Em cada novo país começamos a construir um novo puzzle. Construimo-lo com novas peças que este novo início nos traz: novas amizades, novas rotinas, novas descobertas. Já os que deixamos, esses terão de manter um puzzle onde faltará sempre uma peça. Não se iluda quem pense que só aqueles que partem têm que reaprender a viver. Serve este texto de homenagem a estes nossos heróis nem sempre reconhecidos, que nos bastidores contribuem também para o desenvolvimento dos cientistas portugueses.

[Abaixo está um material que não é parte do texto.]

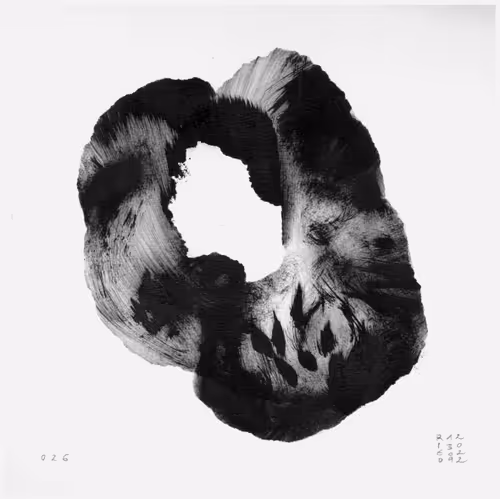 Item #87368348536975332333645058037990373278500397313615538842159321428741884739585 Media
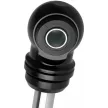 Fox Performance 2.0 IFP Lift 6" első nitro lengéscsillapító - Dodge RAM 2500 14->, RAM 3500 14->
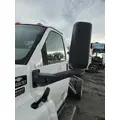 CHEVROLET C4 Side View Mirror thumbnail 2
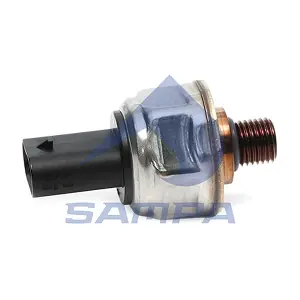 096.4884 SAMPA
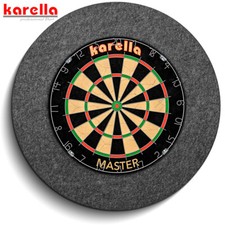 Karella Dart Schallschutz
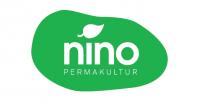 Firmenlogo von nino Permakultur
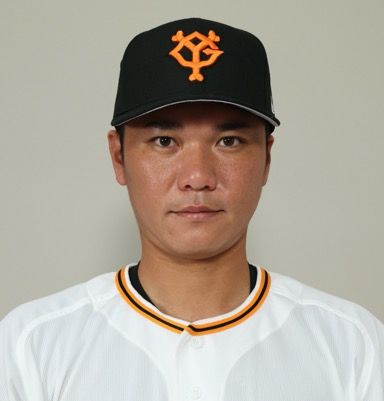 「ツキがない...」 巨人クリーンアップの好打順も 坂本勇人がライナーゲッツーで無得点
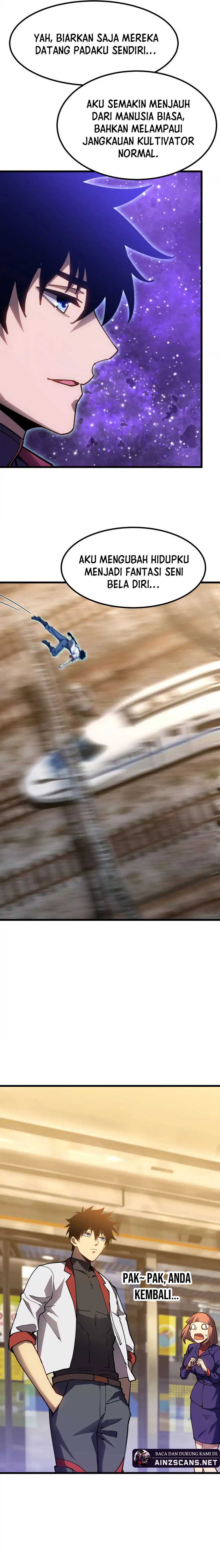 image-komik-leveling-in-the-future-chapter-164-14/24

Tal como eu, muitos têm escolhido um percurso fora de Portugal e têm tido o privilégio de ter uma experiência académico-profissional em instituições internacionais de renome. A internacionalização da ciência portuguesa é hoje evidente. A PAPS (Portuguese American Postgraduate Society), a que presido, fundada nos Estados Unidos há 20 anos, conta hoje com quase 2.000 membros. Alguns numa fase de carreira mais júnior e muitos outros já em posições de destaque e de alta responsabilidade em instituições, organizações ou empresas de alta relevância. A ideia do American dream, mito ou não mito, perpetua-se, e a América do Norte continua a atrair portugueses graduados que continuam a escolher os Estados Unidos ou Canadá para parte do seu percurso.

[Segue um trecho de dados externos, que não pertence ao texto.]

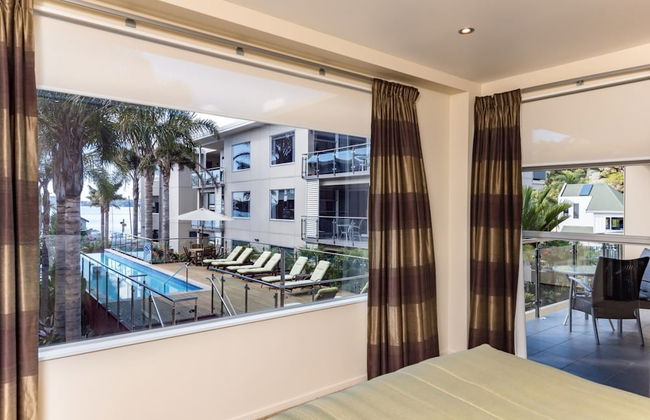 Edgewater Palms Apartments - Foto 53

Embora inicialmente com maior foco na área das Ciências da Vida, a PAPS integra hoje membros nas mais diversas áreas (Ciências da Vida 21%, Ciências Exatas 8%, Medicina 5%, Engenharia 8%, Arte 9%, Gestão, Economia e Direito 24%, e outras), refletindo uma nova geração. Embora muitas vezes saindo sem saber se ou quando retornarão aos puzzles que deixam, tendo a olhar para este fluxo mais como uma circulação de conhecimento, e menos como a tradicional ideia de fuga. E não é só o conhecimento que circula, são também as emoções. Os cientistas, por mais racionais que sejam, são também pessoas – bem ilustrado por David Marçal no livro Cientistas Portugueses. Vejo este seu novo livro como mais uma prova do seu interesse e carinho pelos cientistas portugueses que, mais longe ou mais perto, deverão impreterivelmente fazer sempre parte do puzzle da Ciência de Portugal.

 

O acordo ortográfico utilizado neste artigo foi definido pelo autor.